Stephenie Meyer is the author of the best-selling "Twilight Saga" series.
Last summer Jeffrey A. Trachtenberg interviewed her for the Wall Street Journal. Part of their Q & A:
WSJ: Do you consider your books to be character-driven or plot driven? Where do you put your emphasis most?--Marshal Zeringue
Mrs. Meyer: Absolutely character driven. The plot comes from the characters. If you have interesting personalities, the stories write themselves. Some writers love intricate plotting, some love the beauty of language. For me it's all about the people -- always.
WSJ: Why do you think certain books emerge as cultural totems?
Mrs. Meyer: I don't know. I read books that are amazing that nobody has heard of. Bookstores can be overwhelming. Word of mouth is a huge part of it. Publishing isn't about big commercials on TV. With "Twilight" it was people passing books onto their friends. That's how it started. Now it's out of control. People want to know what other people are talking about, and it gets bigger and bigger.
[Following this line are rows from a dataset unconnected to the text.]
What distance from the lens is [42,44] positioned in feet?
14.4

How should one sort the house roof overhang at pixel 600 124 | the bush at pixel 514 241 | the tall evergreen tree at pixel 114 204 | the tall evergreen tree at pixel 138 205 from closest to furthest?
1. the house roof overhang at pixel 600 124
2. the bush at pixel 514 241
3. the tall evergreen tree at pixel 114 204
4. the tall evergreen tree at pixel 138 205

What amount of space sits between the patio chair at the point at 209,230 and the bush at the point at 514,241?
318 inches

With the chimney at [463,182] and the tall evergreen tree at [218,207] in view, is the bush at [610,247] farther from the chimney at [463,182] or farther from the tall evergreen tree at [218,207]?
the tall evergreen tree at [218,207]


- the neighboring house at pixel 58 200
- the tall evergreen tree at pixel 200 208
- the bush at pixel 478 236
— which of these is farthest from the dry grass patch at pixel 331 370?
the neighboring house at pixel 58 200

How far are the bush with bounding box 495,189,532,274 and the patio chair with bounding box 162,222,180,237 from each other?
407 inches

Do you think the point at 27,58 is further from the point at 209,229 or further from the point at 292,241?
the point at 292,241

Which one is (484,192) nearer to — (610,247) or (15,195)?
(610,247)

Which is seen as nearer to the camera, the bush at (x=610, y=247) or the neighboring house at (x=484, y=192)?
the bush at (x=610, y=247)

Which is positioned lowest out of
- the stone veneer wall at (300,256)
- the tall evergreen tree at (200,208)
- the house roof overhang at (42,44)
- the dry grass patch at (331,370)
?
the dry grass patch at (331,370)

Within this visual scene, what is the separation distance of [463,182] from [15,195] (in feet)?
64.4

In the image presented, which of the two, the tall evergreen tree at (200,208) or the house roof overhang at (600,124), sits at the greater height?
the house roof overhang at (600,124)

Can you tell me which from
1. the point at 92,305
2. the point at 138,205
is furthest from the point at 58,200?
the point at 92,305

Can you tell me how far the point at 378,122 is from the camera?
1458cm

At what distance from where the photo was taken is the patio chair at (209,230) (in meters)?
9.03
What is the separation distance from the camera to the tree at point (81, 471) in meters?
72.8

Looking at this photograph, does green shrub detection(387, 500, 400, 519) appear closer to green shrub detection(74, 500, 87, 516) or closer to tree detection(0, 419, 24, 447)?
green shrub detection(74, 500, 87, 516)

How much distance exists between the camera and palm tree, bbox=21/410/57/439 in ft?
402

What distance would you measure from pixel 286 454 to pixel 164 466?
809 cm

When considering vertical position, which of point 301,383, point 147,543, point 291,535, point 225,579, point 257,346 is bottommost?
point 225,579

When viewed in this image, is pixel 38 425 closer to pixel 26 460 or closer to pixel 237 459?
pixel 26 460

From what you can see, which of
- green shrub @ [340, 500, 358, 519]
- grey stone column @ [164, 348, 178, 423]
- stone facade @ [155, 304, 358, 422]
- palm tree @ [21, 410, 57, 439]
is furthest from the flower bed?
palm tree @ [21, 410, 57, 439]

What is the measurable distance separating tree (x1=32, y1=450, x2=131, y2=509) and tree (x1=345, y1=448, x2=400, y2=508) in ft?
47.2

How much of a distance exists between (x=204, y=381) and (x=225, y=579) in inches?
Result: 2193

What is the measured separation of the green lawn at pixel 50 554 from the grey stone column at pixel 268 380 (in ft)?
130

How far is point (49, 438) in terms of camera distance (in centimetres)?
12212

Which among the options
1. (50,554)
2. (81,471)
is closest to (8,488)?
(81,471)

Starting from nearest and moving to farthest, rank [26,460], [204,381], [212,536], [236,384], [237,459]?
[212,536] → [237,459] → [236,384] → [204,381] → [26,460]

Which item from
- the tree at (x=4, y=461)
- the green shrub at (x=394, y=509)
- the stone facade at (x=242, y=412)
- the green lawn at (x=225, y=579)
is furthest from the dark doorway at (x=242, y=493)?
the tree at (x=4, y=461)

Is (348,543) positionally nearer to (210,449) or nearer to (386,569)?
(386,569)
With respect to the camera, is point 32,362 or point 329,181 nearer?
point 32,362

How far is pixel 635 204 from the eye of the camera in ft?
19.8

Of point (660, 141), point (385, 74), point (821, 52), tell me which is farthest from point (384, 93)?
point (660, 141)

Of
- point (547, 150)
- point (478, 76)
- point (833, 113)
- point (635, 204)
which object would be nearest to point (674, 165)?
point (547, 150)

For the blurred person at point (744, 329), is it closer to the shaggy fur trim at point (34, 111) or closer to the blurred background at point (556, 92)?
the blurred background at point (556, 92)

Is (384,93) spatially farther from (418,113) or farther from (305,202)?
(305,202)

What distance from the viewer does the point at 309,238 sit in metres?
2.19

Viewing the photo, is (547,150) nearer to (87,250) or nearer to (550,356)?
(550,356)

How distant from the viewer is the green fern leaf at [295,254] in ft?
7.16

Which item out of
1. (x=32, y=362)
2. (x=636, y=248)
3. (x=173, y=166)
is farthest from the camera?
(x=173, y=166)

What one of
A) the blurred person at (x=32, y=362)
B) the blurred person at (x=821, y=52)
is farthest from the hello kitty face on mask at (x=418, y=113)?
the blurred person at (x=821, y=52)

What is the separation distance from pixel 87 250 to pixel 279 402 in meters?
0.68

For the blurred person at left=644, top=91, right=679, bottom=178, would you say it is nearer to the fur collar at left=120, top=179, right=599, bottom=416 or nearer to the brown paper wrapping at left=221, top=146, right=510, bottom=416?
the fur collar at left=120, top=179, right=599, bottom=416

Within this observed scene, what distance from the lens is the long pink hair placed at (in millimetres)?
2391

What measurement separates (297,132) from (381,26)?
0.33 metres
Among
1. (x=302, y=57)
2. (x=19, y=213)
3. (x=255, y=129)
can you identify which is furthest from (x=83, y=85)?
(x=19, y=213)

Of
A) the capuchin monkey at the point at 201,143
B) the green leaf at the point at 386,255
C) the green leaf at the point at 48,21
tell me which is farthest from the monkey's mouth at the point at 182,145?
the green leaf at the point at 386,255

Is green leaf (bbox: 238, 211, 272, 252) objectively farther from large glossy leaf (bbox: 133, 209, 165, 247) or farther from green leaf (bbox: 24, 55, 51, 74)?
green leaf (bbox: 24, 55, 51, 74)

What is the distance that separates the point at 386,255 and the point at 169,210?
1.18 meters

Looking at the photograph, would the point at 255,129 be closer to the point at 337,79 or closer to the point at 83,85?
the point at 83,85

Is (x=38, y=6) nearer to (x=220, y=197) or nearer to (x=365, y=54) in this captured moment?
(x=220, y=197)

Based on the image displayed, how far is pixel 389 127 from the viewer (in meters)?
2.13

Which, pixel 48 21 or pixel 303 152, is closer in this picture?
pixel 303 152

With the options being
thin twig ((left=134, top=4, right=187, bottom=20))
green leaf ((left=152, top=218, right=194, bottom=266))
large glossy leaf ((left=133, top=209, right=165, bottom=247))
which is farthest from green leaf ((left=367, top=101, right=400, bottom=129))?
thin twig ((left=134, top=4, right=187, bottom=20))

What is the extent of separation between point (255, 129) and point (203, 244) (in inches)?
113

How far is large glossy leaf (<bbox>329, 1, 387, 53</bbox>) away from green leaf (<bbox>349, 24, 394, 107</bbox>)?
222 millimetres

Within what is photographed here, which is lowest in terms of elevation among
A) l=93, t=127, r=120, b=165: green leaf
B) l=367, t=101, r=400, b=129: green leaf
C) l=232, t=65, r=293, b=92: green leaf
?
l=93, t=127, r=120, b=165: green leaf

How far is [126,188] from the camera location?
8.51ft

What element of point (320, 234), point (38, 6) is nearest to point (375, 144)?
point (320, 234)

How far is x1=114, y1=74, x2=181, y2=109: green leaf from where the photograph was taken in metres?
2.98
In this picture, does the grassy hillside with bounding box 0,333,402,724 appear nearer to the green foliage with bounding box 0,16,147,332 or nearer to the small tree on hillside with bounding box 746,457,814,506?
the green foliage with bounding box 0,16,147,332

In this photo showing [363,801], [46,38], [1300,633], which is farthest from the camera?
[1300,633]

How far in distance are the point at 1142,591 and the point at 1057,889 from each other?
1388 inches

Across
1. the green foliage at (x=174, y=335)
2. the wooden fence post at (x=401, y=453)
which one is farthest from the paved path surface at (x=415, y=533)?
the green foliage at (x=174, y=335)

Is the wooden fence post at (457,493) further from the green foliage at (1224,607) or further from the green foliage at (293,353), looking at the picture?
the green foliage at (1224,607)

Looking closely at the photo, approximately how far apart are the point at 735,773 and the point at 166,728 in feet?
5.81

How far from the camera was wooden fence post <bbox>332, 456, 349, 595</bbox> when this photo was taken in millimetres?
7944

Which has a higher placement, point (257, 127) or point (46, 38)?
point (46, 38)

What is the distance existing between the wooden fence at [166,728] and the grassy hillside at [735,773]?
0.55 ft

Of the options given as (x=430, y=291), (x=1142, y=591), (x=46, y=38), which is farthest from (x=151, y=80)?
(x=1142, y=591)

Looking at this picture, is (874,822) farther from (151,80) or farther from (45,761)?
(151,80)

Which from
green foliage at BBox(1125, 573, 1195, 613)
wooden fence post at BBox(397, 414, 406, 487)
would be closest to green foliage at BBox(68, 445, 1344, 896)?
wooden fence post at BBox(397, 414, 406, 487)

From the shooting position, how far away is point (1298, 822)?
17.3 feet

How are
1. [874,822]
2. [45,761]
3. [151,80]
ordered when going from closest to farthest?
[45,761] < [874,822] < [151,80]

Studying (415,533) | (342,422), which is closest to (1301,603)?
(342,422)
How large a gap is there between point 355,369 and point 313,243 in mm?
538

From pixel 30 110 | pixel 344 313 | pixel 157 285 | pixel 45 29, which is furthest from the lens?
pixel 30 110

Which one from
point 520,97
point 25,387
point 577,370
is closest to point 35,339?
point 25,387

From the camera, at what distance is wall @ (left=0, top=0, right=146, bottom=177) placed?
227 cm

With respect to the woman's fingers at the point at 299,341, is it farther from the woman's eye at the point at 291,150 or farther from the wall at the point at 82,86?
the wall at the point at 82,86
WSJ: "Breaking Dawn" closes the series, at least as told through Bella's eyes. Were you able to tie up all the storylines?
Mrs. Meyer: I was very satisfied with the end, but I wouldn't say it's completely tied up. Life doesn't work that way. The characters seem real to me, so you can't say that's the end. Nothing is really final. Readers will get the sense of closure. But they'll still want to know what happens next. There are always more stories.